§ WRITTEN EXERCISE
Count the lines in the material below that contain the string "JSON". Reply with the number only.

§ RAW DATA

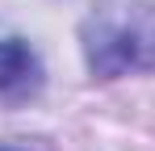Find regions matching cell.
Here are the masks:
<instances>
[{"label":"cell","instance_id":"cell-1","mask_svg":"<svg viewBox=\"0 0 155 151\" xmlns=\"http://www.w3.org/2000/svg\"><path fill=\"white\" fill-rule=\"evenodd\" d=\"M88 72L113 80L155 67V0H97L80 21Z\"/></svg>","mask_w":155,"mask_h":151},{"label":"cell","instance_id":"cell-2","mask_svg":"<svg viewBox=\"0 0 155 151\" xmlns=\"http://www.w3.org/2000/svg\"><path fill=\"white\" fill-rule=\"evenodd\" d=\"M38 80H42V63H38V55L29 50V42H21V38H0V92L21 97L29 88H38Z\"/></svg>","mask_w":155,"mask_h":151},{"label":"cell","instance_id":"cell-3","mask_svg":"<svg viewBox=\"0 0 155 151\" xmlns=\"http://www.w3.org/2000/svg\"><path fill=\"white\" fill-rule=\"evenodd\" d=\"M0 151H13V147H0Z\"/></svg>","mask_w":155,"mask_h":151}]
</instances>
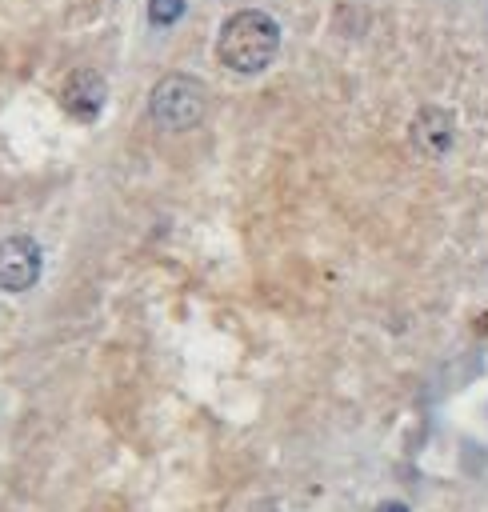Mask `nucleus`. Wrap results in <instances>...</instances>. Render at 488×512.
Returning a JSON list of instances; mask_svg holds the SVG:
<instances>
[{
	"label": "nucleus",
	"mask_w": 488,
	"mask_h": 512,
	"mask_svg": "<svg viewBox=\"0 0 488 512\" xmlns=\"http://www.w3.org/2000/svg\"><path fill=\"white\" fill-rule=\"evenodd\" d=\"M280 52V24L260 12V8H240L220 24L216 36V56L228 72L236 76H256L264 72Z\"/></svg>",
	"instance_id": "nucleus-1"
},
{
	"label": "nucleus",
	"mask_w": 488,
	"mask_h": 512,
	"mask_svg": "<svg viewBox=\"0 0 488 512\" xmlns=\"http://www.w3.org/2000/svg\"><path fill=\"white\" fill-rule=\"evenodd\" d=\"M204 112H208V92L188 72H168L148 92V116L164 132H188L204 120Z\"/></svg>",
	"instance_id": "nucleus-2"
},
{
	"label": "nucleus",
	"mask_w": 488,
	"mask_h": 512,
	"mask_svg": "<svg viewBox=\"0 0 488 512\" xmlns=\"http://www.w3.org/2000/svg\"><path fill=\"white\" fill-rule=\"evenodd\" d=\"M44 272V252L32 236L12 232L0 240V292H28Z\"/></svg>",
	"instance_id": "nucleus-3"
},
{
	"label": "nucleus",
	"mask_w": 488,
	"mask_h": 512,
	"mask_svg": "<svg viewBox=\"0 0 488 512\" xmlns=\"http://www.w3.org/2000/svg\"><path fill=\"white\" fill-rule=\"evenodd\" d=\"M104 100H108V84H104V76L96 68H72L64 76V84H60V108L72 120H84V124L96 120Z\"/></svg>",
	"instance_id": "nucleus-4"
},
{
	"label": "nucleus",
	"mask_w": 488,
	"mask_h": 512,
	"mask_svg": "<svg viewBox=\"0 0 488 512\" xmlns=\"http://www.w3.org/2000/svg\"><path fill=\"white\" fill-rule=\"evenodd\" d=\"M412 144L428 156H444L452 148V116L444 108H424L412 120Z\"/></svg>",
	"instance_id": "nucleus-5"
},
{
	"label": "nucleus",
	"mask_w": 488,
	"mask_h": 512,
	"mask_svg": "<svg viewBox=\"0 0 488 512\" xmlns=\"http://www.w3.org/2000/svg\"><path fill=\"white\" fill-rule=\"evenodd\" d=\"M184 16V0H148V20L156 28H168Z\"/></svg>",
	"instance_id": "nucleus-6"
},
{
	"label": "nucleus",
	"mask_w": 488,
	"mask_h": 512,
	"mask_svg": "<svg viewBox=\"0 0 488 512\" xmlns=\"http://www.w3.org/2000/svg\"><path fill=\"white\" fill-rule=\"evenodd\" d=\"M376 512H408V508H404V504H400V500H384V504H380V508H376Z\"/></svg>",
	"instance_id": "nucleus-7"
},
{
	"label": "nucleus",
	"mask_w": 488,
	"mask_h": 512,
	"mask_svg": "<svg viewBox=\"0 0 488 512\" xmlns=\"http://www.w3.org/2000/svg\"><path fill=\"white\" fill-rule=\"evenodd\" d=\"M484 328H488V316H484Z\"/></svg>",
	"instance_id": "nucleus-8"
}]
</instances>
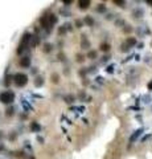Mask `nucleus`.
I'll list each match as a JSON object with an SVG mask.
<instances>
[{
    "label": "nucleus",
    "mask_w": 152,
    "mask_h": 159,
    "mask_svg": "<svg viewBox=\"0 0 152 159\" xmlns=\"http://www.w3.org/2000/svg\"><path fill=\"white\" fill-rule=\"evenodd\" d=\"M0 101H2L3 104H12L13 101H15L13 92H3L2 94H0Z\"/></svg>",
    "instance_id": "obj_3"
},
{
    "label": "nucleus",
    "mask_w": 152,
    "mask_h": 159,
    "mask_svg": "<svg viewBox=\"0 0 152 159\" xmlns=\"http://www.w3.org/2000/svg\"><path fill=\"white\" fill-rule=\"evenodd\" d=\"M114 3H115V4H118L119 7H124V6H126V2H122V0H115Z\"/></svg>",
    "instance_id": "obj_16"
},
{
    "label": "nucleus",
    "mask_w": 152,
    "mask_h": 159,
    "mask_svg": "<svg viewBox=\"0 0 152 159\" xmlns=\"http://www.w3.org/2000/svg\"><path fill=\"white\" fill-rule=\"evenodd\" d=\"M42 84H44V78L42 77H38V78H36V81H34V85L36 86H42Z\"/></svg>",
    "instance_id": "obj_9"
},
{
    "label": "nucleus",
    "mask_w": 152,
    "mask_h": 159,
    "mask_svg": "<svg viewBox=\"0 0 152 159\" xmlns=\"http://www.w3.org/2000/svg\"><path fill=\"white\" fill-rule=\"evenodd\" d=\"M89 6H90L89 0H81V2H78V7L81 8V10H87Z\"/></svg>",
    "instance_id": "obj_7"
},
{
    "label": "nucleus",
    "mask_w": 152,
    "mask_h": 159,
    "mask_svg": "<svg viewBox=\"0 0 152 159\" xmlns=\"http://www.w3.org/2000/svg\"><path fill=\"white\" fill-rule=\"evenodd\" d=\"M52 48H53V47L50 45V44H45V49H44V51L48 53V52H50V51H52Z\"/></svg>",
    "instance_id": "obj_19"
},
{
    "label": "nucleus",
    "mask_w": 152,
    "mask_h": 159,
    "mask_svg": "<svg viewBox=\"0 0 152 159\" xmlns=\"http://www.w3.org/2000/svg\"><path fill=\"white\" fill-rule=\"evenodd\" d=\"M97 11L98 12H105L106 11V6H105V4H99V7L97 8Z\"/></svg>",
    "instance_id": "obj_15"
},
{
    "label": "nucleus",
    "mask_w": 152,
    "mask_h": 159,
    "mask_svg": "<svg viewBox=\"0 0 152 159\" xmlns=\"http://www.w3.org/2000/svg\"><path fill=\"white\" fill-rule=\"evenodd\" d=\"M87 57H89V59H95V57H97V52L95 51H90L87 53Z\"/></svg>",
    "instance_id": "obj_12"
},
{
    "label": "nucleus",
    "mask_w": 152,
    "mask_h": 159,
    "mask_svg": "<svg viewBox=\"0 0 152 159\" xmlns=\"http://www.w3.org/2000/svg\"><path fill=\"white\" fill-rule=\"evenodd\" d=\"M30 127H32V130H33V131H40V129H41V127H40V125H37L36 122H33Z\"/></svg>",
    "instance_id": "obj_13"
},
{
    "label": "nucleus",
    "mask_w": 152,
    "mask_h": 159,
    "mask_svg": "<svg viewBox=\"0 0 152 159\" xmlns=\"http://www.w3.org/2000/svg\"><path fill=\"white\" fill-rule=\"evenodd\" d=\"M6 114L8 117H11V116H13V108H10V109H7V112H6Z\"/></svg>",
    "instance_id": "obj_17"
},
{
    "label": "nucleus",
    "mask_w": 152,
    "mask_h": 159,
    "mask_svg": "<svg viewBox=\"0 0 152 159\" xmlns=\"http://www.w3.org/2000/svg\"><path fill=\"white\" fill-rule=\"evenodd\" d=\"M53 82L54 84L58 82V76H57V74H53Z\"/></svg>",
    "instance_id": "obj_21"
},
{
    "label": "nucleus",
    "mask_w": 152,
    "mask_h": 159,
    "mask_svg": "<svg viewBox=\"0 0 152 159\" xmlns=\"http://www.w3.org/2000/svg\"><path fill=\"white\" fill-rule=\"evenodd\" d=\"M82 25H83V21L82 20H77V21H75V26H77V28H81Z\"/></svg>",
    "instance_id": "obj_20"
},
{
    "label": "nucleus",
    "mask_w": 152,
    "mask_h": 159,
    "mask_svg": "<svg viewBox=\"0 0 152 159\" xmlns=\"http://www.w3.org/2000/svg\"><path fill=\"white\" fill-rule=\"evenodd\" d=\"M13 80H15V84L19 88H23V86H25L26 84H28V76L24 74V73H17V74H15Z\"/></svg>",
    "instance_id": "obj_2"
},
{
    "label": "nucleus",
    "mask_w": 152,
    "mask_h": 159,
    "mask_svg": "<svg viewBox=\"0 0 152 159\" xmlns=\"http://www.w3.org/2000/svg\"><path fill=\"white\" fill-rule=\"evenodd\" d=\"M81 44H82V48H83V49H87V48H89V41H87V39L85 37V36H82Z\"/></svg>",
    "instance_id": "obj_8"
},
{
    "label": "nucleus",
    "mask_w": 152,
    "mask_h": 159,
    "mask_svg": "<svg viewBox=\"0 0 152 159\" xmlns=\"http://www.w3.org/2000/svg\"><path fill=\"white\" fill-rule=\"evenodd\" d=\"M110 49V45L107 43H105V44H101V51H103V52H107Z\"/></svg>",
    "instance_id": "obj_11"
},
{
    "label": "nucleus",
    "mask_w": 152,
    "mask_h": 159,
    "mask_svg": "<svg viewBox=\"0 0 152 159\" xmlns=\"http://www.w3.org/2000/svg\"><path fill=\"white\" fill-rule=\"evenodd\" d=\"M40 23L44 28H46L48 31H52L53 25L57 23V17L54 15H48V16H42L41 19H40Z\"/></svg>",
    "instance_id": "obj_1"
},
{
    "label": "nucleus",
    "mask_w": 152,
    "mask_h": 159,
    "mask_svg": "<svg viewBox=\"0 0 152 159\" xmlns=\"http://www.w3.org/2000/svg\"><path fill=\"white\" fill-rule=\"evenodd\" d=\"M142 132H143V129H139V130H136L135 132H134V134L131 135V138H130V142H134V141H136L138 138H139V137L142 135Z\"/></svg>",
    "instance_id": "obj_6"
},
{
    "label": "nucleus",
    "mask_w": 152,
    "mask_h": 159,
    "mask_svg": "<svg viewBox=\"0 0 152 159\" xmlns=\"http://www.w3.org/2000/svg\"><path fill=\"white\" fill-rule=\"evenodd\" d=\"M147 4H150V6H152V0H148V2H147Z\"/></svg>",
    "instance_id": "obj_25"
},
{
    "label": "nucleus",
    "mask_w": 152,
    "mask_h": 159,
    "mask_svg": "<svg viewBox=\"0 0 152 159\" xmlns=\"http://www.w3.org/2000/svg\"><path fill=\"white\" fill-rule=\"evenodd\" d=\"M136 44V39H134V37H128L126 40V43L122 44V52H127L131 49V47H134Z\"/></svg>",
    "instance_id": "obj_4"
},
{
    "label": "nucleus",
    "mask_w": 152,
    "mask_h": 159,
    "mask_svg": "<svg viewBox=\"0 0 152 159\" xmlns=\"http://www.w3.org/2000/svg\"><path fill=\"white\" fill-rule=\"evenodd\" d=\"M66 31H68V28H65V26H61V28L58 29V33H60V35H64V33H66Z\"/></svg>",
    "instance_id": "obj_18"
},
{
    "label": "nucleus",
    "mask_w": 152,
    "mask_h": 159,
    "mask_svg": "<svg viewBox=\"0 0 152 159\" xmlns=\"http://www.w3.org/2000/svg\"><path fill=\"white\" fill-rule=\"evenodd\" d=\"M148 89H150V90H152V81H151V82H148Z\"/></svg>",
    "instance_id": "obj_23"
},
{
    "label": "nucleus",
    "mask_w": 152,
    "mask_h": 159,
    "mask_svg": "<svg viewBox=\"0 0 152 159\" xmlns=\"http://www.w3.org/2000/svg\"><path fill=\"white\" fill-rule=\"evenodd\" d=\"M65 6H69V4H71V2H69V0H66V2H64Z\"/></svg>",
    "instance_id": "obj_24"
},
{
    "label": "nucleus",
    "mask_w": 152,
    "mask_h": 159,
    "mask_svg": "<svg viewBox=\"0 0 152 159\" xmlns=\"http://www.w3.org/2000/svg\"><path fill=\"white\" fill-rule=\"evenodd\" d=\"M30 65V59L29 57H23V59L20 60V66H23V68H28Z\"/></svg>",
    "instance_id": "obj_5"
},
{
    "label": "nucleus",
    "mask_w": 152,
    "mask_h": 159,
    "mask_svg": "<svg viewBox=\"0 0 152 159\" xmlns=\"http://www.w3.org/2000/svg\"><path fill=\"white\" fill-rule=\"evenodd\" d=\"M85 23H86L87 25H90V26H93V24H94V20L91 19L90 16H86L85 17Z\"/></svg>",
    "instance_id": "obj_10"
},
{
    "label": "nucleus",
    "mask_w": 152,
    "mask_h": 159,
    "mask_svg": "<svg viewBox=\"0 0 152 159\" xmlns=\"http://www.w3.org/2000/svg\"><path fill=\"white\" fill-rule=\"evenodd\" d=\"M142 15H143L142 10H135V11H134V16H135V17H142Z\"/></svg>",
    "instance_id": "obj_14"
},
{
    "label": "nucleus",
    "mask_w": 152,
    "mask_h": 159,
    "mask_svg": "<svg viewBox=\"0 0 152 159\" xmlns=\"http://www.w3.org/2000/svg\"><path fill=\"white\" fill-rule=\"evenodd\" d=\"M113 68H114V66H109V69H107V70H109V73H113Z\"/></svg>",
    "instance_id": "obj_22"
}]
</instances>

§ EXERCISE RESPONSE
2